At their most recent debate, the two main US Democratic party candidates Bernie Sanders and Hillary Clinton tried to defuse a heated dispute between their campaigns over a breach of the Clinton campaign’s voter data, which Sanders staffers allegedly accessed inappropriately. As punishment, his campaign was briefly suspended from the Democratic Party’s master voter file, and it’s now suing the party for $600,000 per day of lost access.
While the two candidates exchanged conciliatory statements in public, their staff remain at loggerheads – one Clinton operative likened it to “the opposing general getting your battle plans.”
The campaigns' outrage at the incident shows just how dependent on data US election campaigns have become. Now-President Barack Obama’s 2008 campaign famously took the use of voter data to new heights, and his 2012 re-election effort was similarly supported by a whole team of data experts – whereas Mitt Romney’s campaign to defeat him was hobbled when his data operation utterly collapsed on election day.
The past two elections have given the Democrats a serious edge in the data game, and this cycle’s Republican contenders are making every effort to keep up. Ted Cruz has already got into hot water for using tens of millions of Facebook users' data to construct psychological profiles. Even Donald Trump, as maverick as any candidate in living memory and equipped with only a bare-bones campaign machine, knows better than to do without it.
The rationale for all this is plain enough: the more information you collect and process about voters, the better you can target your message and calibrate your speeches to win them over. Data now determines almost all choices of how to run advertising and where to look for potential donors.
Having the right data allows campaigns to build mathematical models of the electorate to a very fine level of detail, and to quickly react to shifts in electorate opinions which can also be “mined” from Twitter, Facebook and the like.
Now they can establish to a remarkable degree how likely a particular voter is to choose a particular candidate – and that allows campaigns to target their attention and messaging incredibly finely. It is now possible to automatically place voters in a pre-defined set of classes (“college student not owning a gun who is pro-immigration and pro-gay marriage”, for example) and target such classes using different strategies.

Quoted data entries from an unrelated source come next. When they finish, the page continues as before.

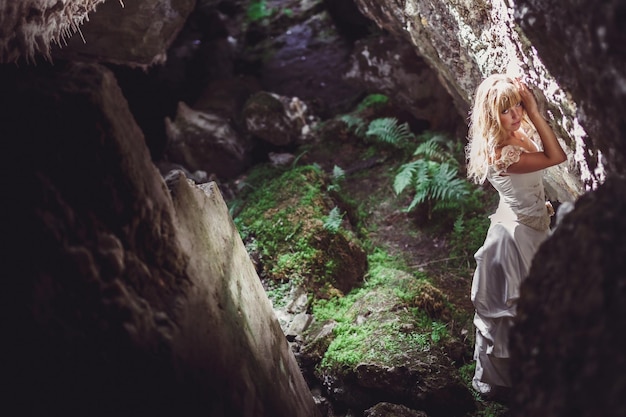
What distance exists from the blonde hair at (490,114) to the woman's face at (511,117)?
0.03 m

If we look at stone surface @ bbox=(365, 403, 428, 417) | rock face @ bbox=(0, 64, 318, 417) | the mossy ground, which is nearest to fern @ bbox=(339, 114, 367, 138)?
the mossy ground

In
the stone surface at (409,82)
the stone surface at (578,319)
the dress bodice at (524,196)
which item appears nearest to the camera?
the stone surface at (578,319)

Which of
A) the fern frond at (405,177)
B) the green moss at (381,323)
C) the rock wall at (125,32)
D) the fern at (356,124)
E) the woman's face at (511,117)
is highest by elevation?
the rock wall at (125,32)

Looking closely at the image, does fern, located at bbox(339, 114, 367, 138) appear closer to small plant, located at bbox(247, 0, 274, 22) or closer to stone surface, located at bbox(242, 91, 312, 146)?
stone surface, located at bbox(242, 91, 312, 146)

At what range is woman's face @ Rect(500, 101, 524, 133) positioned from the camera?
380 centimetres

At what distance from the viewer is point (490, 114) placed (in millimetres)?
3861

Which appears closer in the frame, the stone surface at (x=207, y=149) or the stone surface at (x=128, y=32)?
the stone surface at (x=128, y=32)

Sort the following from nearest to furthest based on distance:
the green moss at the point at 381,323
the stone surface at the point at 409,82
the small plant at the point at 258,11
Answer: the green moss at the point at 381,323
the stone surface at the point at 409,82
the small plant at the point at 258,11

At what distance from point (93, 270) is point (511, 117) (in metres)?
3.27

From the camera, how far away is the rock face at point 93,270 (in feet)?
6.89

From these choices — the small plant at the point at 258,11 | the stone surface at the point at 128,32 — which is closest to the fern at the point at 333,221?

Far from being purely cynical and mechanical, this sort of data-driven approach does actually offer benefits to voters. It’s one way to push back on the echo-chamber effect that obstructs campaign messaging, in which people keep seeing the same type of message over and over again. Being able to target undecided voters allows them to look at a diversity of content, solving the problem of being in a “filter bubble” that keeps them from seeing anything unexpected that might change their thinking.
Lie of the land
Using data in this way is not at all simple. Big data necessarily contains a lot of “noise”; the real expense isn’t in collecting large amounts of data, but rather in extracting valuable information from it.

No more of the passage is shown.